Looking good cobalt.


----------



## cobalt (Nov 14, 2013)

finished wood burning today gave it a thin coat of varnish and gave the beak a tint of colour,

needs a light sanding back and a couple more coats of varnish.poor quality pics must have been moving the camera


----------



## Gloops (Jan 23, 2015)

cobalt said:


> finished wood burning today gave it a thin coat of varnish and gave the beak a tint of colour,
> 
> needs a light sanding back and a couple more coats of varnish.poor quality pics must have been moving the camera
> 
> ...


Will make a nice stick, are you leaving it as burnt or painting it?


----------



## cobalt (Nov 14, 2013)

The beaks nib needs tinting a different colour and i may put a small amount of shading in around thr beak but once this is done and eyes inserted it will just get some clear varnish. so i will leave the wood burning as it is.


----------



## Gloops (Jan 23, 2015)

Will be nice to see the finished stick


----------



## cobalt (Nov 14, 2013)

Waiting for the glass eyes to arrive, i did paint its nib today and gave it another coat of varnish , not sure whether to mount it straight onto the shank or use nickel silver, bone or buffalo horn collars. have to see how the mood grabs me.


----------



## cobalt (Nov 14, 2013)

Well the eyes got here so the stick is finally dressed its yet to be fixed to the stick same as the other two or ladies in waiting as i call then along wth the giffin with the ukibori


----------



## CV3 (Jan 30, 2014)

They are all well done cobalt. What is the length of the shanks going to be?


----------



## MJC4 (Mar 6, 2014)

Great looking pieces and lots of diversity. Griffin, dragon and duck :thumbsu: !


----------



## Gloops (Jan 23, 2015)

Job well done, will look good in the stick stand and in the hand on a walk.


----------



## cobalt (Nov 14, 2013)

the length of the shank including the topper will be about 48 inches and perhaps 49" , there for my brother and his wife . they do a lot of walking around grimsthorpe castle and grounds , its very pretty area.

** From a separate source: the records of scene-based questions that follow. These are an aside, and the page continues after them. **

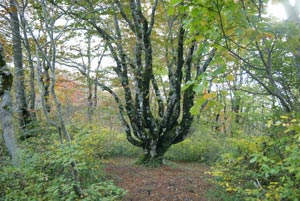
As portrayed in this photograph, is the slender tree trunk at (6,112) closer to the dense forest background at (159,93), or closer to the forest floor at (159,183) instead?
the dense forest background at (159,93)

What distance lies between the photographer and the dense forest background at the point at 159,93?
176cm

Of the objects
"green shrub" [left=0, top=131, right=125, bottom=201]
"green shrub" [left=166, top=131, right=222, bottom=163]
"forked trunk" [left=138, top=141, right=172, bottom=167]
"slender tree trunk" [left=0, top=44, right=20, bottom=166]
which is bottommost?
"green shrub" [left=166, top=131, right=222, bottom=163]

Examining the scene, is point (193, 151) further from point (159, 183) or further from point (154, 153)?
point (159, 183)

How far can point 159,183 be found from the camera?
18.7 ft

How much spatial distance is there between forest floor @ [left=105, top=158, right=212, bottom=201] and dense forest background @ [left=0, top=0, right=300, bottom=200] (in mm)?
436

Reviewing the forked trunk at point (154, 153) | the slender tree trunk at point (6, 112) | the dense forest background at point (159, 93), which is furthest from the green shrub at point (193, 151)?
the slender tree trunk at point (6, 112)

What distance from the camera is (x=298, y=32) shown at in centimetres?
151

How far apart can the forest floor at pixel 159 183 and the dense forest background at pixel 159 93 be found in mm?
436

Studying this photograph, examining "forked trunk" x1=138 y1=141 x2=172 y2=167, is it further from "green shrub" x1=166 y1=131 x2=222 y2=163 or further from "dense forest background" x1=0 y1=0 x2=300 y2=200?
"green shrub" x1=166 y1=131 x2=222 y2=163

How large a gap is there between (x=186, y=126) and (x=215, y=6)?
613cm

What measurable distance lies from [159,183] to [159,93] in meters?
3.47

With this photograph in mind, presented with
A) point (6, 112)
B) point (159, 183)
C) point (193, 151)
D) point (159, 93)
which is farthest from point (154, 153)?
point (6, 112)

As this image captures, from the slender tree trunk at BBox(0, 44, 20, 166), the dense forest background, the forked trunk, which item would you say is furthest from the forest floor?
the slender tree trunk at BBox(0, 44, 20, 166)

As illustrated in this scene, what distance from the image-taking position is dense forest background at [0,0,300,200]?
5.78 ft
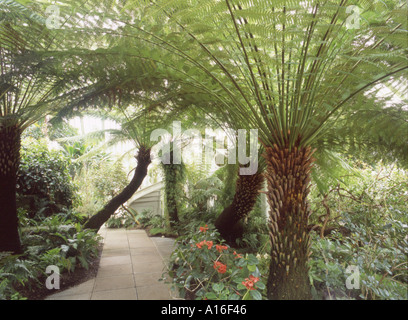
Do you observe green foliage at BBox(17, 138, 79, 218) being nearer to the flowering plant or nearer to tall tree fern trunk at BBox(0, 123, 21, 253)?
tall tree fern trunk at BBox(0, 123, 21, 253)

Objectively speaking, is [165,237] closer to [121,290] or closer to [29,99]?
[121,290]

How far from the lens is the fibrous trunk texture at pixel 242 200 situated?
261 cm

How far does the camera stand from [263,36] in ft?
4.01

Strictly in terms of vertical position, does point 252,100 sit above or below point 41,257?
above

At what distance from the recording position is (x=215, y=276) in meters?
1.69

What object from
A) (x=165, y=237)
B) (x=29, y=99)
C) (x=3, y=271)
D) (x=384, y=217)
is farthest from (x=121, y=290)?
(x=384, y=217)

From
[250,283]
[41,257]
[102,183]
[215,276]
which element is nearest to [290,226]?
[250,283]

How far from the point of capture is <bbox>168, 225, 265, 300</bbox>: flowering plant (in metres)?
1.31

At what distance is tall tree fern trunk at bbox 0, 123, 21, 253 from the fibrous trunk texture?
210 cm

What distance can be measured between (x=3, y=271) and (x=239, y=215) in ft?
7.05

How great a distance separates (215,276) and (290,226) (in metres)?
0.70

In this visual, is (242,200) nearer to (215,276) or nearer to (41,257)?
(215,276)

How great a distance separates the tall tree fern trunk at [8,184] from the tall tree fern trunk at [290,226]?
7.02 ft

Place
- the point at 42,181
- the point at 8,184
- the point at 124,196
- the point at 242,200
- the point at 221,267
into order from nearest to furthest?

I did think about giving her the dragon as she is a bit of one. , i did tell her that, but she just laughs at me and said she would have the mallard..

Both the ash and hazel shank will need treating with danish oil will give it a coat a day for a week.

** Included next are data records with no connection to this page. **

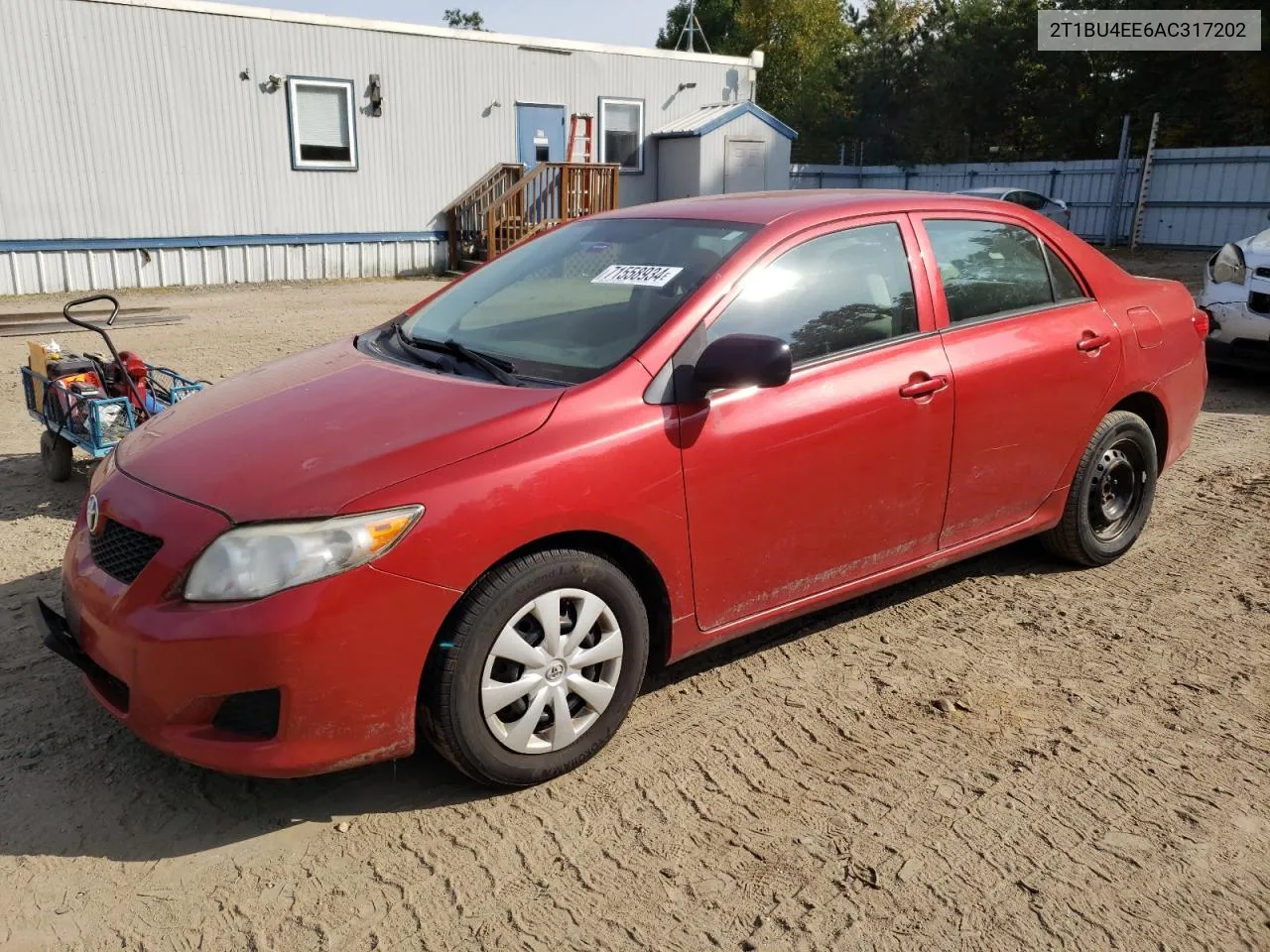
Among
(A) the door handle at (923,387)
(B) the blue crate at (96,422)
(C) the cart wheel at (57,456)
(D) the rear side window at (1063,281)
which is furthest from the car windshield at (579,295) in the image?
(C) the cart wheel at (57,456)

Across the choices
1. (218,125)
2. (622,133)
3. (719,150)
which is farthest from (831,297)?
(622,133)

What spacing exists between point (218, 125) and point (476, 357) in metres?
14.6

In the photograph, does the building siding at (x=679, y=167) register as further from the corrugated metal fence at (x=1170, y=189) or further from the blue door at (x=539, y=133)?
the corrugated metal fence at (x=1170, y=189)

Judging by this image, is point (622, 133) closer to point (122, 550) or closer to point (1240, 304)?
point (1240, 304)

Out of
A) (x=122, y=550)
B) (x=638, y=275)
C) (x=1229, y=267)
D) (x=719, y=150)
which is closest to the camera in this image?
(x=122, y=550)

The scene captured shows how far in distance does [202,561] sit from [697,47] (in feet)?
206

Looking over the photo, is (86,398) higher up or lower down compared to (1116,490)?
higher up

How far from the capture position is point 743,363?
304cm

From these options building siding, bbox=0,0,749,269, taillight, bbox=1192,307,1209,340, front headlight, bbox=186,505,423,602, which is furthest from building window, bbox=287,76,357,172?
front headlight, bbox=186,505,423,602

There on the way to NEW ORLENS now for 3 weeks and then going on a paddle steamer down the missisipi They love it there its there 3rd time in a couple of years.Yet Its one of the top 50 citys in the world for gun related crime . .

A report on MSN said that there will be more gun related deaths in the USA the deaths caused by car accidents ? But they love the USA and most people i know say its a great place for hols., such a diverse scenery which i can understand . Still its going to be the Med for me this year hoping to go back to Barcelona again and the south of france then over to Florence and Rome.


----------



## CV3 (Jan 30, 2014)

I am sure they will enjoy the sticks on their walks.

New 0rlens is a fun town with a lot of history and great music!

Don't bealeve much of what you see or hear on MSN. They consistanly have the lowest ratings of any of the cable news stations in the US for a reason! Lots of show little substance.


----------



## cobalt (Nov 14, 2013)

It must be a good place to vist from what i have seen of it , i do know several friends that go there, one of there sons lives there , they have neave had any trouble

My brother wants to see the madi gra .But its like most citys theres always area you dont want to go in.


----------